___ TEXTO DADO

Siendo comunidad de discípulos, agraciados por el Espíritu, que siguen a Jesús, el Cristo, los cristianos reciben a partir de su imagen del recuerdo de Jesús las claves para la recta conducta, para fe y para la forma de relacionarse unos con otros.

Originalmente, la comunidad en Palestina estaba compuesta por discípulos judíos, hombres y mujeres, que a la luz de la resurrección fueron interpretando a Jesús de un modo creciente como su Mesías esperado, como el Cristo. Esto, lejos de ofrecerles algún tipo de razón para abandonar su religión judía, les animaba a la observancia continuada del judaísmo, mientras seguían predicando las buenas noticias de Jesús a sus compatriotas judíos. Ellos adoptaron ciertos actos distintivos, tales como el bautismo y la reunión en las casas de unos o de otros para la fracción del pan, mientras continuaban el modelo de oración judía y de adoración en el templo. Pasado algún tiempo, el éxito de su predicación a los gentiles amplió demográficamente el número de discípulos, creando duras tensiones en torno a la observancia de la Ley judía. Mientas crecía el número de cristianos gentiles, el de los cristianos judíos fue declinando, pero tuvieron que pasar varias décadas antes de que las comunidades judeocristianas se separaran -o fueran expulsadas- de la sinagoga.

Como sucedió en la vida del Jesús histórico, no había un texto fijo (como una fotocopia), texto que todos que debieran seguir en estos primeros años. ¿Fundó Jesús la Iglesia? Sólo en el sentido en que él reunió a un grupo de discípulos, mujeres y hombres, para que le siguieran y les imbuyó un cierto estilo de vida y plegaria ante la llegada del reino de Dios. Cambiadas las circunstancias, ellos se enfrentaron ante nuevos retos, de manera que las particularidades de la vida de Jesús no pudieron repetirse al pie de la letra. Con el poder del Espíritu, ellos tuvieron que ir improvisando, descubriendo así la mejor manera en que la verdad del mensaje y la presencia de Jesús pudiera encarnarse en nuevos tiempos y lugares. Ellos siguieron a Jesús, pero no a través de una imitación servil, sino por medio de una aplicación creadora de sus valores, imprimiendo su presencia en las nuevas situaciones, de la mejor manera que podían.

Desde entonces, a través de una historia terriblemente cambiante, la dinámica central ha sido siempre la misma. En la comunidad de la Iglesia se continúa viviendo el futuro de aquello que Jesús comenzó. Conforme a las dramáticas palabras de Edward Schillebeeckx, «la comunidad viviente es el único relicario real de Jesús» (20). A lo largo de los siglos, nosotros continuamos manteniendo viva la memoria «peligrosa» de Jesús; seguimos sus huellas; encarnamos su presencia en la palabra y sacramento, y también en las acciones de curar y de realizar la justicia compasiva que hace presentes fragmentos de la salvación en el aquí y ahora del mundo.

______
___ REGISTROS DADOS

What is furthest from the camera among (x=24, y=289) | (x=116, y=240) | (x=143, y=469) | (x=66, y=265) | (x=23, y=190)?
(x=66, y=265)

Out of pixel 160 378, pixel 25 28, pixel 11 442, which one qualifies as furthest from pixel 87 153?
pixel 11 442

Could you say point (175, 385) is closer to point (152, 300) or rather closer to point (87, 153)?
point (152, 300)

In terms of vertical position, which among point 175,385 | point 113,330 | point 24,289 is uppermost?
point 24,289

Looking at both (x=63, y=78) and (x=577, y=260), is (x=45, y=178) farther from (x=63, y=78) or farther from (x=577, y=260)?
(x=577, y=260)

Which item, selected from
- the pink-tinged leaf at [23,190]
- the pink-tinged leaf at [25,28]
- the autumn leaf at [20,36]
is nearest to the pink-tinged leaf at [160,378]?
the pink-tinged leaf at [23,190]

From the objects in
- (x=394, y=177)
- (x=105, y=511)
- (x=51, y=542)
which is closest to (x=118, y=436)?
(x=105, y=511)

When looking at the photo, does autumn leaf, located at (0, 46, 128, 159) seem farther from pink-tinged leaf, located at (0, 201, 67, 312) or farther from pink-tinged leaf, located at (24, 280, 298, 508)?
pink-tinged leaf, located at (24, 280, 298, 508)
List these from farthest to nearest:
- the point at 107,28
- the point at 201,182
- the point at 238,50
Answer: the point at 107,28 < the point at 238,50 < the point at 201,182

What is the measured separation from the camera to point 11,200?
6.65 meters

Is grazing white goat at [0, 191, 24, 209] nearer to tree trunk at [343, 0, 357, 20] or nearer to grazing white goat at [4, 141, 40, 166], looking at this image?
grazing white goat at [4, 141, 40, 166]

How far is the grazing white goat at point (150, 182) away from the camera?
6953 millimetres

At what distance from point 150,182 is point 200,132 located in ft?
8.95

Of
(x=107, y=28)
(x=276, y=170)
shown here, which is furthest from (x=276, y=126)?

______

### INSTRUCCIÓN 1
¿Puedes editar el texto sobre la primera comunidad cristiana y reproducir el fragmento que empieza con "Siendo comunidad de" y sigue hasta "unos con otros.", pero poniendo "seguidores" en lugar de "discípulos"?
### INSTRUCCIÓN 2
¿Puedes reproducir sin cambios las líneas de los registros que empiezan con la línea que contiene "List these from" y siguen hasta la línea que contiene "6.65 meters", ambas incluidas?

### RESPUESTA 1
Siendo comunidad de seguidores, agraciados por el Espíritu, que siguen a Jesús, el Cristo, los cristianos reciben a partir de su imagen del recuerdo de Jesús las claves para la recta conducta, para fe y para la forma de relacionarse unos con otros.

### RESPUESTA 2
List these from farthest to nearest:
- the point at 107,28
- the point at 201,182
- the point at 238,50
Answer: the point at 107,28 < the point at 238,50 < the point at 201,182

What is the measured separation from the camera to point 11,200?
6.65 meters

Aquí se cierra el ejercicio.